The Sensex shot past 86,000 for the first time on Thursday, reaching 86,026, while the Nifty rose to 26,246.65 – a record last set on September 27, 2024. But peel away the index veneer and the picture becomes grim: almost half of the Nifty50 stocks haven’t even touched their all-time highs this year, exposing a dangerously narrow rally supported by a handful of largecap heavyweights.The carnage beneath the surface is serious. Trent’s shares have tumbled 40 percent this year and would need to nearly double to regain their October 2024 peak. TCS is down 23 percent. Wipro, Tech Mahindra, Power Grid, Infosys, IndusInd Bank, HCL Tech and Dr. Reddys are all locked in double-digit losses before 2025 – even as Sensex and Nifty post 10 per cent gains this calendar year.

All told, 23 Nifty stocks are languishing at least 10 percent below their all-time highs. In the broader market, the damage is even greater, with the BSE Smallcap index remaining 5 percent lower in 2025 and unable to recoup its losses, while the Midcap index is barely 2 percent higher.Also read | Sensex, Nifty hit record highs: Is India’s 2026 super cycle about to begin?

“Most stocks are still languishing 20-30% below the highs. The rally is limited to a few largecap companies. The mood is not very upbeat. Retail portfolios are stuck in midcap and smallcap stocks,” Sunny Agarwal of SBI Securities told ET Markets. “Broader market participation will only improve as primary market supply declines. But it appears this won’t happen anytime soon as IPO supply looks very strong in December as well.”

The IPO frenzy is cannibalizing the secondary market. India’s retail investors have seen a dramatic exodus, selling Rs 4,729 crore worth of shares in FY26, marking their worst selling streak since FY19, while pumping in as much as Rs 30,000 crore into the booming IPO market during the same period. Individual investors are selling existing investments to chase listing profits, ignoring concerns around startup founders and companies benefiting from the IPO frenzy at rich valuations.

Agarwal warned that “market valuations are still high. There is overvaluation in the pocketbook, and hence one has to be selective.”

“Global and Indian yields are likely to fall more than expected, leading to a bond rally and possibly a stronger rupee,” said Vikram Kasat, head of advisory at PL Capital. “Liquidity will rise, which will support equities in the short term, while inflation risks remain a concern only in the longer term.”

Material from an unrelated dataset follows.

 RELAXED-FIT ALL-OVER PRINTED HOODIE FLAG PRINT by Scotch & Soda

Dr. Pointing out potential catalysts going forward, VK Vijayakumar, Chief Investment Strategist at Geojit Investments, said: “The technical construct of the high FII short market is also favorable for a rally. Importantly, the rally will get fundamental support from the potential earnings growth expected in the third and fourth quarters of FY26. October’s consumption boom will translate into impressive earnings growth.”

But he tempered expectations, warning that “there is no room for a sharp, sustained uptrend as valuations do not support it.” He noted that expectations of a Fed rate cut and a possible peace deal between Russia and Ukraine have improved sentiment in global stock markets. He added that “Bank Nifty fundamentally has the strength to support a rally to a new all-time high.”

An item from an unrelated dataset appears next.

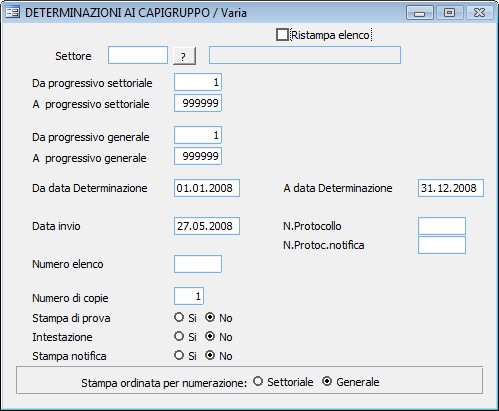 Stampe Determinazioni Capigruppo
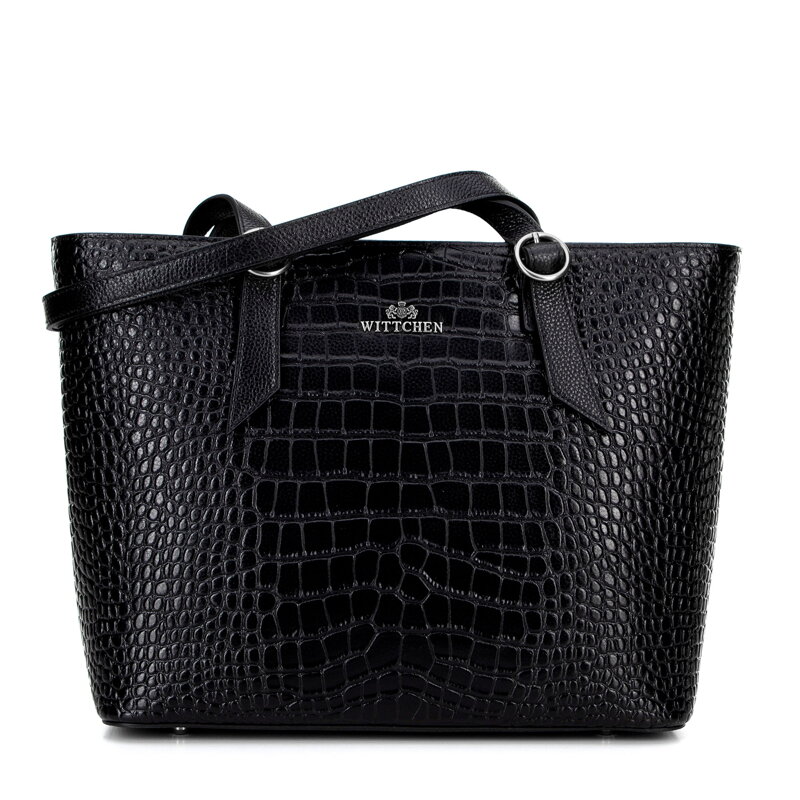 Dámska shopper kabelka z krokodílej kože, čierna so strieborným logom 100-4E-623-1S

Also read | Rs 30,000-crore IPO gold rush triggers worst selling by retail investors since FY19

Amruta Shinde, Technical & Derivative Analyst at Choice Equity Broking, cautioned against caution: “Given the prevailing volatility and global uncertainty, traders are advised to take a selective buy-on-dips approach, manage leverage prudently and use tight trailing stop-losses with staggered profit bookings. New long positions can only be considered on a sustained move above 26,300, supported by careful monitoring of global signals and key technical levels.”

The message from Dalal Street is clear: the benchmark bonanza masks a distressed market, where concentration risk has reached extreme levels, and retail investors are betting on IPO lots instead of holding quality stocks. Until this rally expands beyond the chosen few, it would be premature, if not foolhardy, to call it a bull market.

(Disclaimer: The recommendations, suggestions, views and opinions expressed by the experts are their own. These do not represent the views of The Economic Times.)